Communication Is Key to Successful Collateral Negotiations
From:, August 27, 2018
By Derek Freihaut, FCAS, MAAA, Pinnacle Actuarial Resources, Inc.

Collateral negotiations can often be contentious. While collateral is required for a variety of insurance programs, opinions of how much collateral is necessary can differ significantly. These differences are born out of different perspectives and motives between parties involved in the negotiation. An objective discussion between the actuaries behind the loss projections on both sides of the negotiation can help find valuable middle ground.

Ultimately, collateral is protection against the financial risk of a risk-bearing entity (RBE) defaulting on payments for future retained losses. There are several various types of RBEs, such as large deductible policyholders, self-insureds, or fronted captives. Each of these RBEs is ultimately responsible for the retained losses they cover. However, if the RBE has a policy-issuing carrier (PIC) and the RBE is unable to meet its claims obligations, the PIC must act as a backstop and is responsible for all claims payments. The PIC offsets this credit risk through the requirement of collateral.

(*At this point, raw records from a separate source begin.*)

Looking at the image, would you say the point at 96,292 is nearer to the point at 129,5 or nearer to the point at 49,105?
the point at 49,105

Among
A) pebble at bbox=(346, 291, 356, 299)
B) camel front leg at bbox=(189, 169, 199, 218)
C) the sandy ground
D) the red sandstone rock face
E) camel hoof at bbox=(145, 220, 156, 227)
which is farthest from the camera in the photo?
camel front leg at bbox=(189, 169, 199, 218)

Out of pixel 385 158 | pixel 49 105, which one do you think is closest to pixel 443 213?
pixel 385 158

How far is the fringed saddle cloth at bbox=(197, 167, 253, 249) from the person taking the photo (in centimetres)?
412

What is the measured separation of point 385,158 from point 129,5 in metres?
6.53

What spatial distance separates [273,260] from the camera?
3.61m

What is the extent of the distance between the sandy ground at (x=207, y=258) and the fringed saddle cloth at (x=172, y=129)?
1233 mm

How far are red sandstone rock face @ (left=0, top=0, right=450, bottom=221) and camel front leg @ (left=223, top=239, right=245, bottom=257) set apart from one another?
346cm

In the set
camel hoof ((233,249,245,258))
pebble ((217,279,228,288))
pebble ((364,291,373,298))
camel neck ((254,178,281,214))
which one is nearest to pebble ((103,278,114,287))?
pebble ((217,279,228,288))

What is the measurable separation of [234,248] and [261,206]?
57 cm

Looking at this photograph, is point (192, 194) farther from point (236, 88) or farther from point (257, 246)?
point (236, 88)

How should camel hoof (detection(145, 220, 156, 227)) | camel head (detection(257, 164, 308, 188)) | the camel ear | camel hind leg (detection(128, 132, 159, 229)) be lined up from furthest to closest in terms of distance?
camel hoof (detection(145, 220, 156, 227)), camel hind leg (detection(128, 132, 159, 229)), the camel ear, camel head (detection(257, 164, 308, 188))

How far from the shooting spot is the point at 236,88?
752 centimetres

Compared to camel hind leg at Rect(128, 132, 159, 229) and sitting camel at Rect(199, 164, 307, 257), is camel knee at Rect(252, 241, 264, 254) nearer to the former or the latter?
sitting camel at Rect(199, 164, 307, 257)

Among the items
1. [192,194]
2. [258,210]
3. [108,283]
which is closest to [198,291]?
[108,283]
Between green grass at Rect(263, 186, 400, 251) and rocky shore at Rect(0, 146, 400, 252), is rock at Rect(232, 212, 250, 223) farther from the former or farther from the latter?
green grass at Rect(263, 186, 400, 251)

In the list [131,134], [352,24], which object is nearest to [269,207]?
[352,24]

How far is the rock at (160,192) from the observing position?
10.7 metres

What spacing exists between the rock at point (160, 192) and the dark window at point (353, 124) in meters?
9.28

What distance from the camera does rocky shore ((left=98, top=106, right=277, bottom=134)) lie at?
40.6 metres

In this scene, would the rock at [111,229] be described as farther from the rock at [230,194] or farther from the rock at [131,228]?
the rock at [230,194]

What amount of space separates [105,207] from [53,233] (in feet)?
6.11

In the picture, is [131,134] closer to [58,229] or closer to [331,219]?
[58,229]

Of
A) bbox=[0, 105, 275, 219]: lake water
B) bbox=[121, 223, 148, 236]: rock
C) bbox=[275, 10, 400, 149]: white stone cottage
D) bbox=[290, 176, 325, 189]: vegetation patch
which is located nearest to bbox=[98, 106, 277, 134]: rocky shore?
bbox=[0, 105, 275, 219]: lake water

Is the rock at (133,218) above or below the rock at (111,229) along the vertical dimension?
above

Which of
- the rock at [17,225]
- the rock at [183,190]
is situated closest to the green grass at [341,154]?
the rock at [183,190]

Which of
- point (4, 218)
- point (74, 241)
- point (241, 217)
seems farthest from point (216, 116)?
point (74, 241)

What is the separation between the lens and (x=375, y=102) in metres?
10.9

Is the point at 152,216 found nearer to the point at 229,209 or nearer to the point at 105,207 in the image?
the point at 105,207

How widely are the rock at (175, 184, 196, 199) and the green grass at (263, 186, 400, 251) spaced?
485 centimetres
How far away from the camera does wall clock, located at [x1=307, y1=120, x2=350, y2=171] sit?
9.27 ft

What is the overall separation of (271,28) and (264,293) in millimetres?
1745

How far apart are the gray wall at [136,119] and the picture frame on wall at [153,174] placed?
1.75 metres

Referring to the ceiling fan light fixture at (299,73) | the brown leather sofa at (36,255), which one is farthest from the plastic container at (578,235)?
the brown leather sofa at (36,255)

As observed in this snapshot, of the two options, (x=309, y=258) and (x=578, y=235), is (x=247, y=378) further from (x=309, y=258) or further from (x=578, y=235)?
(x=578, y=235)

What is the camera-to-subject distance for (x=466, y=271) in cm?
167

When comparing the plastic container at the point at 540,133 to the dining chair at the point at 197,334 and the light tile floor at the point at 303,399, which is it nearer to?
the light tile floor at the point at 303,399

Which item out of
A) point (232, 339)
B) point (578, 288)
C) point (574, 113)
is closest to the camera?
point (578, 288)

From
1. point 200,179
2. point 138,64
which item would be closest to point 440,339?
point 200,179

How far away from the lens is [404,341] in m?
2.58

The credit risk to the PIC is the most obvious concern, but it also needs collateral to meet statutory requirements since an RBE will not typically qualify as an admitted reinsurer. Rating agencies also have concerns regarding the amount of collateral the PIC is holding as they assess the risk posed to the insurer. Self-insured workers compensation programs without a fronting insurer may also have significant collateral requirements imposed by the state.